The differential in salinity between saltwater and freshwater along the world’s coastlines is a mostly untapped energy source. This distinction can be used by a novel nanodevice to produce electricity.
In the journal, Nano Energy, a group of researchers from the University of Illinois Urbana-Champaign described a design for a nanofluidic device that can transform ionic flow into useful electric power. The group thinks that their invention might be used to harness the ionic fluxes that occur naturally at the seawater-freshwater interface.
While our design is still a concept at this stage, it is quite versatile and already shows strong potential for energy application. It began with an academic question— ‘Can a nanoscale solid-state device extract energy from ionic flow? — but our design exceeded our expectations and surprised us in many ways.
Jean-Pierre Leburton, Project Lead and Professor, Electrical and Computer Engineering, University of Illinois Urbana-Champaign
Salt molecules naturally migrate from areas of higher concentration to areas of lower concentration when two bodies of water with differing salinities converge, such as when a river empties into an ocean. These flows’ energy can be captured since it is made up of electrically charged ions that originate from the dissolved salt.
A nanoscale semiconductor device created by Leburton’s team uses a phenomenon known as “Coulomb drag” between moving ions and electric charges. Electric forces drive the device charges to travel from one side to the other, generating voltage and electric current as the ions flow through the device’s small channel.

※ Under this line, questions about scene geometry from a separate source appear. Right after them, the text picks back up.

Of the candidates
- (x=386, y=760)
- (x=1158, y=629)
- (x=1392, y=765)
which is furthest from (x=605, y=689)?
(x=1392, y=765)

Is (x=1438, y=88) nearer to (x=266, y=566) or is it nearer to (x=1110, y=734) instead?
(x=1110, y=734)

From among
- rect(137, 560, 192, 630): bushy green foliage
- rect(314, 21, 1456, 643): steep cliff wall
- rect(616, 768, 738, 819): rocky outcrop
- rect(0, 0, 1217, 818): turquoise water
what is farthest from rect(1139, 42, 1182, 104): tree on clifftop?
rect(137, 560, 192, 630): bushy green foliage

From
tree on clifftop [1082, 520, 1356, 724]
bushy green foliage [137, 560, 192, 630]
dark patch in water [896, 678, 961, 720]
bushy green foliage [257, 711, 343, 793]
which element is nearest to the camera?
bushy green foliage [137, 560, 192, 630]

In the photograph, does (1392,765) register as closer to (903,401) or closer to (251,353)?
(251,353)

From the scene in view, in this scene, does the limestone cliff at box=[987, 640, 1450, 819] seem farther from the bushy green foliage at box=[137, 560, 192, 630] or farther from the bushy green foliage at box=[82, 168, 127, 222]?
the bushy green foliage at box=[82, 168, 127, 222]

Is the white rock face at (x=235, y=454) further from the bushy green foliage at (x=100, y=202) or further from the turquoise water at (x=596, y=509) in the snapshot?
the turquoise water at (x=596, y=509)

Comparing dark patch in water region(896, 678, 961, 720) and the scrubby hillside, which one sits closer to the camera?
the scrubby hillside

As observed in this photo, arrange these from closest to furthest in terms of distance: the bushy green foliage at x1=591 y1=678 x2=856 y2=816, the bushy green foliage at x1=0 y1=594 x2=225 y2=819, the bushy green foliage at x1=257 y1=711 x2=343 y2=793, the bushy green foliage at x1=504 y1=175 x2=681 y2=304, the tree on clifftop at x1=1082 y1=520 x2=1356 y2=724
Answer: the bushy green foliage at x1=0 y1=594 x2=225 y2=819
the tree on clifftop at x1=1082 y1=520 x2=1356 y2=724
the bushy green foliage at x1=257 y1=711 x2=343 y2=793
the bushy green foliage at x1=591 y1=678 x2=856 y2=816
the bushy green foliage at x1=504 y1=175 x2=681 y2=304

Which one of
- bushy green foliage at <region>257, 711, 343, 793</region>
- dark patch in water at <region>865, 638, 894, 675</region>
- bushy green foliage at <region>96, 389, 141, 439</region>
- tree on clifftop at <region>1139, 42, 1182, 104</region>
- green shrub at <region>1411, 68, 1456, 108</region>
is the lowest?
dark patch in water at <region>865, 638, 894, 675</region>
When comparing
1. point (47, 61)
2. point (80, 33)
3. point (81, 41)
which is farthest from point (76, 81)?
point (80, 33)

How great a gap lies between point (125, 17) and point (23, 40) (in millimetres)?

When simulating their system, the researchers discovered two unexpected phenomena. First, the simulations showed that the device functions as well if the electric forces are repulsive, despite their initial expectation that Coulomb drag would mostly be caused by the attractive force between opposing electric charges. Drag is caused by positively and negatively charged ions.
Just as noteworthy, our study indicates that there is an amplification effect. Since the moving ions are so massive compared to the device charges, the ions impart large amounts of momentum to the charges, amplifying the underlying current.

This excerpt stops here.